## Stated problem
According to the forum reply, what is generally used to handle this sort of thing without a for loop?

Start of Provided passage

Re: question 'string'
by AnomalousMonk (Archbishop) on Mar 02, 2010 at 17:49 UTC

    As almut wrote, a lot depends on just what you mean by 'delete'; the Devil is in the details.

    But in general, this sort of thing is generally handled 'without a for loop' by bitwise boolean operations on strings (see examples below). BrowserUk is very good on this topic (as on so much else), and I seem to remember him or her addressing a similar question in the last month or two, but I can't put my finger on the node at the moment; look back through BrowserUk's posts and you should find much of interest on this subject.

End of Provided passage
Start of Given material

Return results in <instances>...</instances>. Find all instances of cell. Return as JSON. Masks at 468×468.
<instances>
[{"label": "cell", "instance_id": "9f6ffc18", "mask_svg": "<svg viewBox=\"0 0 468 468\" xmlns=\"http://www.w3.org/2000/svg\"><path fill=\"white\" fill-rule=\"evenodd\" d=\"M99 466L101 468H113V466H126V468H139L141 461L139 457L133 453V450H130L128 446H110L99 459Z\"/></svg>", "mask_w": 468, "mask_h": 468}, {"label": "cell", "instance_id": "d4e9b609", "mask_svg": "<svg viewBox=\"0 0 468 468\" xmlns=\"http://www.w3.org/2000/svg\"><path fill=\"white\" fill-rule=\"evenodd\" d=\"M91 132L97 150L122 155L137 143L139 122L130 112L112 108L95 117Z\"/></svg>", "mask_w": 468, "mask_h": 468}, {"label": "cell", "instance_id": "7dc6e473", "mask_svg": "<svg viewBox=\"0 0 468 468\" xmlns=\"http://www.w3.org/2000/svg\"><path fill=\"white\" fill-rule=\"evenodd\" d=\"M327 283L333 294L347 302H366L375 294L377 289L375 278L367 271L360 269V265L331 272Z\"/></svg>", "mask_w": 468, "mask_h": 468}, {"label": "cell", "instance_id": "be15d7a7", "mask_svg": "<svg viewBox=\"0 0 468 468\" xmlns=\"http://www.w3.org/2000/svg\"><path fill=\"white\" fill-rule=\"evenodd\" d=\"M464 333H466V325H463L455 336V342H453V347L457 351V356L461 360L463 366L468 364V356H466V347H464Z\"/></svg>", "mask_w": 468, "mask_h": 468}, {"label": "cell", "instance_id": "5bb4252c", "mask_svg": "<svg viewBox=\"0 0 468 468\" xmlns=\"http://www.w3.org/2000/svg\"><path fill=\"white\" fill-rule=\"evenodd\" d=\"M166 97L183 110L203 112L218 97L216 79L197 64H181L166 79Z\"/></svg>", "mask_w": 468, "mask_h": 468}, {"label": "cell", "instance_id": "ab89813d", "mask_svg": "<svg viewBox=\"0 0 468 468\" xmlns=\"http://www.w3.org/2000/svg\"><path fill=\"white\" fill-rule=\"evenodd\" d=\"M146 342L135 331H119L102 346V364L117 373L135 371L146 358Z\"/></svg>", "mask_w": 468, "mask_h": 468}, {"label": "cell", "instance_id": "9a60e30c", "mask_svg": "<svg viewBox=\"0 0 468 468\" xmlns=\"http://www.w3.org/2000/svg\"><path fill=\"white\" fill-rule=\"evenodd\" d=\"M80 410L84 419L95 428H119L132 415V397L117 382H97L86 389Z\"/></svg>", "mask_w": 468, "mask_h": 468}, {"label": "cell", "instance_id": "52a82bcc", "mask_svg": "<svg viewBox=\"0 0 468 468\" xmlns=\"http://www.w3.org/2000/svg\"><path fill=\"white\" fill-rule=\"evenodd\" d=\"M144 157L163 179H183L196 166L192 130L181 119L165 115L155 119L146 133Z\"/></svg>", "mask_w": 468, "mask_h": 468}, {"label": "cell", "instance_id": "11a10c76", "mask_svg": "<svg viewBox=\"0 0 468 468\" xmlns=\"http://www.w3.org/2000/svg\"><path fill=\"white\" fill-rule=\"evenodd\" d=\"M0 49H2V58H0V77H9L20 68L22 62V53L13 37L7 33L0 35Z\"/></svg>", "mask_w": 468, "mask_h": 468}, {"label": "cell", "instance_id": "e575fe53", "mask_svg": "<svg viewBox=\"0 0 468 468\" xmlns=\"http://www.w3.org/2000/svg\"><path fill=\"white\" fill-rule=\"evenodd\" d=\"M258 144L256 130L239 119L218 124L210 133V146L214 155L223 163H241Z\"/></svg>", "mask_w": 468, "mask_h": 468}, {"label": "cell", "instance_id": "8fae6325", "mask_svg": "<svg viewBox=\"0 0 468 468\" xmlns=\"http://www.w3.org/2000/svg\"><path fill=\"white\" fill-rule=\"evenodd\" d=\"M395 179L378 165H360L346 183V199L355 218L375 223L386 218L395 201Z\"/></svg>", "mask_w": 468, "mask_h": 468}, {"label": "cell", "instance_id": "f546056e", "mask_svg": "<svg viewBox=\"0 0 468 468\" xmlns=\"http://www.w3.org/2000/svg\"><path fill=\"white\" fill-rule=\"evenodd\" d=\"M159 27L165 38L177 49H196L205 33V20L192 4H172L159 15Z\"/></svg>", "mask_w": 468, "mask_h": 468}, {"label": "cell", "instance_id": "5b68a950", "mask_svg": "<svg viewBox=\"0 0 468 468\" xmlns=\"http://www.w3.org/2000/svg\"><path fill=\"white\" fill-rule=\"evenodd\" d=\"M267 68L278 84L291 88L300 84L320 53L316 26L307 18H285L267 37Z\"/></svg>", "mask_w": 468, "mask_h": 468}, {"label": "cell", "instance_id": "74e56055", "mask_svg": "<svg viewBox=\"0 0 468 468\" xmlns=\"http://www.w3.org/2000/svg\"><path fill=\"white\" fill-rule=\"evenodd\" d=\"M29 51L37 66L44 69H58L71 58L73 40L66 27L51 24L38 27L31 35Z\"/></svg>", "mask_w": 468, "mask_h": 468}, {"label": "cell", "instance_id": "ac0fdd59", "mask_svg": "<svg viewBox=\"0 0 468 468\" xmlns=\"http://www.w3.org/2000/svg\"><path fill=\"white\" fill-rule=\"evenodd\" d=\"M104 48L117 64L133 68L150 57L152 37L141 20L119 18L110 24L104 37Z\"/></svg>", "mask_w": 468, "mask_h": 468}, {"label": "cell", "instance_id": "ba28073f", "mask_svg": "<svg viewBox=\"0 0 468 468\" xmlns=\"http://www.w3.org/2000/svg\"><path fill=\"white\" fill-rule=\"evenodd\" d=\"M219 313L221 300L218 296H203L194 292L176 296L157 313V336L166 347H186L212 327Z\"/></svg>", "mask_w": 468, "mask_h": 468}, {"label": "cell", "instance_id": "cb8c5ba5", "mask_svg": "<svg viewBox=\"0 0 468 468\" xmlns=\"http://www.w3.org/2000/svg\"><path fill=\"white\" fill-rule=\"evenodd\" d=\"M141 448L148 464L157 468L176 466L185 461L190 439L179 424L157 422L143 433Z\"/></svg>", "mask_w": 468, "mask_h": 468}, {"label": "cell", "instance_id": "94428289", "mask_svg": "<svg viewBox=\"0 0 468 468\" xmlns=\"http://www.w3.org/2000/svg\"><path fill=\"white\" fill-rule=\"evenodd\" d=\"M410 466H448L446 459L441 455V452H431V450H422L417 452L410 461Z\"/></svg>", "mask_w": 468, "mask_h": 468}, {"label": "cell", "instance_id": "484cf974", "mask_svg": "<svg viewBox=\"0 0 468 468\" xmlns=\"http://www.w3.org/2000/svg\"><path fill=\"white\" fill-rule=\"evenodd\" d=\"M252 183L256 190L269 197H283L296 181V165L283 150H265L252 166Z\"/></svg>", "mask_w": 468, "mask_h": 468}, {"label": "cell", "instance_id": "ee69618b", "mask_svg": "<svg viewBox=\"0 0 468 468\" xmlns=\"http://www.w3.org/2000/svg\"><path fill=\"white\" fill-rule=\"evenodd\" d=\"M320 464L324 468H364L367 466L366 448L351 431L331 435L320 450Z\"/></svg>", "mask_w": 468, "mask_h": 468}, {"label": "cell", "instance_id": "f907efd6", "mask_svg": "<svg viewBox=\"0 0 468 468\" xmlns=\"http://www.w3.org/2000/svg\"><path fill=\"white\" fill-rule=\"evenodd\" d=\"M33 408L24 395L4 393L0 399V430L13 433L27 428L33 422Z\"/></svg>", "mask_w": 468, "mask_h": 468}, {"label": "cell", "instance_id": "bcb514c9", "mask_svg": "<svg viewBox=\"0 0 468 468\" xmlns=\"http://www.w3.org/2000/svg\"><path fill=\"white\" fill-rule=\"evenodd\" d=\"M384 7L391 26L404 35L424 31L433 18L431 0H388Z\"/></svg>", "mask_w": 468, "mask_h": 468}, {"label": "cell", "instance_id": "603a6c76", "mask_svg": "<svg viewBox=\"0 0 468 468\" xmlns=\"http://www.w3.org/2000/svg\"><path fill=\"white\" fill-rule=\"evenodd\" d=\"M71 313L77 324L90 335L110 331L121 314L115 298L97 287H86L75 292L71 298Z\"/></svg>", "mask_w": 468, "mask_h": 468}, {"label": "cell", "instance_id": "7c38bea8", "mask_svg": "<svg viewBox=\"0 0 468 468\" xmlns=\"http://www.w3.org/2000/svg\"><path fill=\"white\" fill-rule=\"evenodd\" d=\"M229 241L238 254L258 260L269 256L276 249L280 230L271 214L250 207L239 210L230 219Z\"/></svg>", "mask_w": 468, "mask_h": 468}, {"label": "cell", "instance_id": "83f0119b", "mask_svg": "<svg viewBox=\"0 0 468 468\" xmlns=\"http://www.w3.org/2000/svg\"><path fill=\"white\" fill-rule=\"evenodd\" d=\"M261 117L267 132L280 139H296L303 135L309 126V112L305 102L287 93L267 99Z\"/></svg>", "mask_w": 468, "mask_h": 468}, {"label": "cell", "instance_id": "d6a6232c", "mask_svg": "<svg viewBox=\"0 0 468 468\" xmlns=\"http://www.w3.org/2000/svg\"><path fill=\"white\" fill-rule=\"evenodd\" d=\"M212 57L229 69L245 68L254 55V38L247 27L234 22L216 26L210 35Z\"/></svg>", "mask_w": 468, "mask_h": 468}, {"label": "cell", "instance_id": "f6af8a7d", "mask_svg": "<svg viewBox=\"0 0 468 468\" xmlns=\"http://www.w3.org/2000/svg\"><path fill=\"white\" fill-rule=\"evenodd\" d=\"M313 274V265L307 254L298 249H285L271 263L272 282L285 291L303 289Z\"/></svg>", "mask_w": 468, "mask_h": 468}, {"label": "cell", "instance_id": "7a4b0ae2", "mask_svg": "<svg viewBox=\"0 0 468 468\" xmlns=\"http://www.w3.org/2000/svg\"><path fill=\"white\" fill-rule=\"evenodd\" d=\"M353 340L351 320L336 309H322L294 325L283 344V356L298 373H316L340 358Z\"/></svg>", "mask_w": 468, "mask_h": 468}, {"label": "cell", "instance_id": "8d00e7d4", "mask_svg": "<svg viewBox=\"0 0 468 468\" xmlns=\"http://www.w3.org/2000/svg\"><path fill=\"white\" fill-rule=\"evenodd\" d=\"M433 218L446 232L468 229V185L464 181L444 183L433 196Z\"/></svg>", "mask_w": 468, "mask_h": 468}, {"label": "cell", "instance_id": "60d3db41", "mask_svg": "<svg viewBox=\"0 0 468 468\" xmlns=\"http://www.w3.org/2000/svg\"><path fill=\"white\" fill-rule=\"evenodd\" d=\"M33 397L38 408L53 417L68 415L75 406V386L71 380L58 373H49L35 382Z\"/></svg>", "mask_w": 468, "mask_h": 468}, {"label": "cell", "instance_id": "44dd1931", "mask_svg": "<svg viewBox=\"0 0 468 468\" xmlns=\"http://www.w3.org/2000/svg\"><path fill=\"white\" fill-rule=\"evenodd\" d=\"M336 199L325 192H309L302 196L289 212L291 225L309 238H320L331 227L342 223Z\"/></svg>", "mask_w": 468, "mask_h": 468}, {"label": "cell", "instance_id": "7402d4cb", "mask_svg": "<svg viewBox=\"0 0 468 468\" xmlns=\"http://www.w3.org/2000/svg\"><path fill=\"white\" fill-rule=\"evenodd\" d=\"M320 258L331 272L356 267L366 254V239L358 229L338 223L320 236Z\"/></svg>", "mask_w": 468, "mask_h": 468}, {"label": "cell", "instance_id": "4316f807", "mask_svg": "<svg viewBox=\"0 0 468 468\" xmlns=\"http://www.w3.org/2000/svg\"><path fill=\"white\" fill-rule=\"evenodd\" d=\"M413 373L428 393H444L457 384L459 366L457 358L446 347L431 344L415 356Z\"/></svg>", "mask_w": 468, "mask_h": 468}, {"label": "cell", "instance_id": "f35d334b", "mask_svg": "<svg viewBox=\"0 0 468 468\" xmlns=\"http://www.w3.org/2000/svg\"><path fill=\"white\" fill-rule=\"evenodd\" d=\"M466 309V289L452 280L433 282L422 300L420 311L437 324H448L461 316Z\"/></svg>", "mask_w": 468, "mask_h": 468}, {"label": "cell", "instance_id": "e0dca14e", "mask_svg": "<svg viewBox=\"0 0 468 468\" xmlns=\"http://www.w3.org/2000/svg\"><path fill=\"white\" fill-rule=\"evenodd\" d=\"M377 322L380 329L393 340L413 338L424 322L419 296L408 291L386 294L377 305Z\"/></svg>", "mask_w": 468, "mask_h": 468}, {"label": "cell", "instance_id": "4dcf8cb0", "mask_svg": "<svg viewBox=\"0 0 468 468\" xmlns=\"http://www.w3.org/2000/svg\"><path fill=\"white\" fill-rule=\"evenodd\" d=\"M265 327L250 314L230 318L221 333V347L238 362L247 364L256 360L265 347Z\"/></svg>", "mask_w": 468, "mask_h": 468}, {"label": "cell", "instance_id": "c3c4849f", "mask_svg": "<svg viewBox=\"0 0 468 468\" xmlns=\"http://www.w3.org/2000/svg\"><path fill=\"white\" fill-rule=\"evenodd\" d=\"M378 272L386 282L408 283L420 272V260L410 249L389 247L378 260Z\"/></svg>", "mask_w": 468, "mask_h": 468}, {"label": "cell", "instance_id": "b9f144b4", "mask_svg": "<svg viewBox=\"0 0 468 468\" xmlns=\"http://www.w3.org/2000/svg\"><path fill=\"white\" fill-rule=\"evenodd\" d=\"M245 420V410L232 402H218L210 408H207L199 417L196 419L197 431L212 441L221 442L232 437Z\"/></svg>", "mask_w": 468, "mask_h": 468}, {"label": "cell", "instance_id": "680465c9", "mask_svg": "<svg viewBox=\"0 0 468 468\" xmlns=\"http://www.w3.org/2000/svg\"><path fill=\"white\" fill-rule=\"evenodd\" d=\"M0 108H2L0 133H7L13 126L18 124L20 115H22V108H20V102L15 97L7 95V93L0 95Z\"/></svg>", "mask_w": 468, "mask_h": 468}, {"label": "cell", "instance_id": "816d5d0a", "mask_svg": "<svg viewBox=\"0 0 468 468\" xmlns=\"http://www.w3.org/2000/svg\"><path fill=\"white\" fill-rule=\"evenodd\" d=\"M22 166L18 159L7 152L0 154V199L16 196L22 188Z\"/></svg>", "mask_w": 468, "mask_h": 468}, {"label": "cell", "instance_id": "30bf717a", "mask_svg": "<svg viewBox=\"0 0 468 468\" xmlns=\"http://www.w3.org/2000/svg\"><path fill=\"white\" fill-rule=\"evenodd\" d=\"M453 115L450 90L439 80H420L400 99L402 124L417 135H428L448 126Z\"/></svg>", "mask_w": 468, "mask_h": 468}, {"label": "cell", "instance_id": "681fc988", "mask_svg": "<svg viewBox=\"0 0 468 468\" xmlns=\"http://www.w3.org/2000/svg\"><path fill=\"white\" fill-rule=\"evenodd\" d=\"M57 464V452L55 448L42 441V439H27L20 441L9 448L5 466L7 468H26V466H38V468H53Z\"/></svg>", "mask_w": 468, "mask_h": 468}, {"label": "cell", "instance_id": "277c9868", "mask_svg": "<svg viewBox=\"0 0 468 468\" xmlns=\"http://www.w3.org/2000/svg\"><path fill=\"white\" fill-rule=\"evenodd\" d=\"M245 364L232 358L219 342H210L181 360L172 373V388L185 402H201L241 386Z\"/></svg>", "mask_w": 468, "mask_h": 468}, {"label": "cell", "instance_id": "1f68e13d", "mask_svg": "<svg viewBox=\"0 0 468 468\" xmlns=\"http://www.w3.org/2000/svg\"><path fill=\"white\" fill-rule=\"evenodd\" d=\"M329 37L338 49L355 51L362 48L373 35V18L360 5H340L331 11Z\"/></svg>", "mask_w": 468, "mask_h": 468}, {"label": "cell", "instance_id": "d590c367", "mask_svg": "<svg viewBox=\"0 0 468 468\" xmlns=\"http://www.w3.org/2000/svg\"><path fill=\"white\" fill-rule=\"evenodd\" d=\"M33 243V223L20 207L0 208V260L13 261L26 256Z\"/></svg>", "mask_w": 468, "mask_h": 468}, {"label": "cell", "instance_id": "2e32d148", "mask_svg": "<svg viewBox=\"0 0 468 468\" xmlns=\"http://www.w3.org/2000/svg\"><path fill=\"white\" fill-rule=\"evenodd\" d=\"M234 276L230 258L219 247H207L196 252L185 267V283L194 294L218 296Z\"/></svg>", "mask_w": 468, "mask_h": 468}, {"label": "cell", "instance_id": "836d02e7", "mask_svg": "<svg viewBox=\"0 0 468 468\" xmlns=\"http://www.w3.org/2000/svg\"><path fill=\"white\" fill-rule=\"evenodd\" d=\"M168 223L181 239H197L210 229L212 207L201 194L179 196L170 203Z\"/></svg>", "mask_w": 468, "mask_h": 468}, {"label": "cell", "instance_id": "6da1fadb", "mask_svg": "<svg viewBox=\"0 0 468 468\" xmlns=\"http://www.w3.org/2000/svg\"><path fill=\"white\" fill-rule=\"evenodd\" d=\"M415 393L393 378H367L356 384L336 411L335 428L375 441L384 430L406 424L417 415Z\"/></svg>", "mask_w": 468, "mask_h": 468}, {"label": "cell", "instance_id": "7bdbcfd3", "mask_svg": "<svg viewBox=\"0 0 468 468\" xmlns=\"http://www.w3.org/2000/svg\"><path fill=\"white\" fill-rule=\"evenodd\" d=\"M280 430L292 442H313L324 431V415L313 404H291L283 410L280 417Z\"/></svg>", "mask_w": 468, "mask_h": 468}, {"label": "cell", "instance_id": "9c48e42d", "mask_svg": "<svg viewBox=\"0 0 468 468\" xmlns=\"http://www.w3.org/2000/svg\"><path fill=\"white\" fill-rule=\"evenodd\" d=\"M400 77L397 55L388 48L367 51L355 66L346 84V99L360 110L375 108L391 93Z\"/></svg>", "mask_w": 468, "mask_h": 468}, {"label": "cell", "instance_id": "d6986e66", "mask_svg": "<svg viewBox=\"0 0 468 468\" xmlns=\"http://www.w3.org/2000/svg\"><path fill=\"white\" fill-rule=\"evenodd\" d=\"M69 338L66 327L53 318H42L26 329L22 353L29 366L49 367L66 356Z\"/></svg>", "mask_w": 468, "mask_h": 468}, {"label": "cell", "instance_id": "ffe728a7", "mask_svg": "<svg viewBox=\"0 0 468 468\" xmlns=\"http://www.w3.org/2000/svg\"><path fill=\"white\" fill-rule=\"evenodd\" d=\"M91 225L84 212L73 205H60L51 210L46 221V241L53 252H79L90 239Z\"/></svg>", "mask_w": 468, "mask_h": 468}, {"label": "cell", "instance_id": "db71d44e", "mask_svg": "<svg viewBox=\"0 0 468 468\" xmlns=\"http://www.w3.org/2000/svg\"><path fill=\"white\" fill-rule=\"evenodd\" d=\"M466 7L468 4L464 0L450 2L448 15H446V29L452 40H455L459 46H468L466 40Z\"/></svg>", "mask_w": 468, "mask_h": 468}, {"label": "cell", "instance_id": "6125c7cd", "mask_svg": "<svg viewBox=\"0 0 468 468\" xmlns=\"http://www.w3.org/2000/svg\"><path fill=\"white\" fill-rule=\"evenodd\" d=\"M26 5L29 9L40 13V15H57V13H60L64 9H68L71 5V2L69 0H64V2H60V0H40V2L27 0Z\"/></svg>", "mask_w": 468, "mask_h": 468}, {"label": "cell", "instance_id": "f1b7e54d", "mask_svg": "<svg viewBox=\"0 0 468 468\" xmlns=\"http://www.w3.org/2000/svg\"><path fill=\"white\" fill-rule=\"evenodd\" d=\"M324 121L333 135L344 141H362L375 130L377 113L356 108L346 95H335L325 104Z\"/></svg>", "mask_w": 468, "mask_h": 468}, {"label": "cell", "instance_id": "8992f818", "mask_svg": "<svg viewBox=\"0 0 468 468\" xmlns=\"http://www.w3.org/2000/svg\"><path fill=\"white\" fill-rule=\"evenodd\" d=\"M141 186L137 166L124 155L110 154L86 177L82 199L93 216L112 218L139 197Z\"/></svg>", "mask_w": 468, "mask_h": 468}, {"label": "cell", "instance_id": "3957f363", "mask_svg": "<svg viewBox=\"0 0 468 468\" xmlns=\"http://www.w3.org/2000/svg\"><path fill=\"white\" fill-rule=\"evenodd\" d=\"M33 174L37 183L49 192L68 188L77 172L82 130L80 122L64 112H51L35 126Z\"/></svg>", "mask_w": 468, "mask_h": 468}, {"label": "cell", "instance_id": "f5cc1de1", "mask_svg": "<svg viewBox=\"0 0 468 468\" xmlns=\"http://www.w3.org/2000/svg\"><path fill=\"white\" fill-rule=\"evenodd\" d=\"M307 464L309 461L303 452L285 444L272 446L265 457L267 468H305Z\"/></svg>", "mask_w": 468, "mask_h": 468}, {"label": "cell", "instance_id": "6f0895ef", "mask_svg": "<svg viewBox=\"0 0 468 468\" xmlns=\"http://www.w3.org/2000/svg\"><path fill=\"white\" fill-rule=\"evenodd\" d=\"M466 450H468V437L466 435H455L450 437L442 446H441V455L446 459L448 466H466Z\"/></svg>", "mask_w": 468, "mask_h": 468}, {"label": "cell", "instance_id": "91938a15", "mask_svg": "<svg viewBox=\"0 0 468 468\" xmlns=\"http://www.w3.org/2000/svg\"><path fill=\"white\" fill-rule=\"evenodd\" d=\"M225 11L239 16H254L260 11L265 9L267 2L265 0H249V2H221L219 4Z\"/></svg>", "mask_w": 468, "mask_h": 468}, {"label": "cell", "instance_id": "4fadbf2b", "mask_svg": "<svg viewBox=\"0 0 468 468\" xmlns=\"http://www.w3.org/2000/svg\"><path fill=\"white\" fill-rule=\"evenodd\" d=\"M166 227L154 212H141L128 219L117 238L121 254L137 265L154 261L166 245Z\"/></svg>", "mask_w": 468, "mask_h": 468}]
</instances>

End of Given material

## The result
Bitwise boolean operations on strings.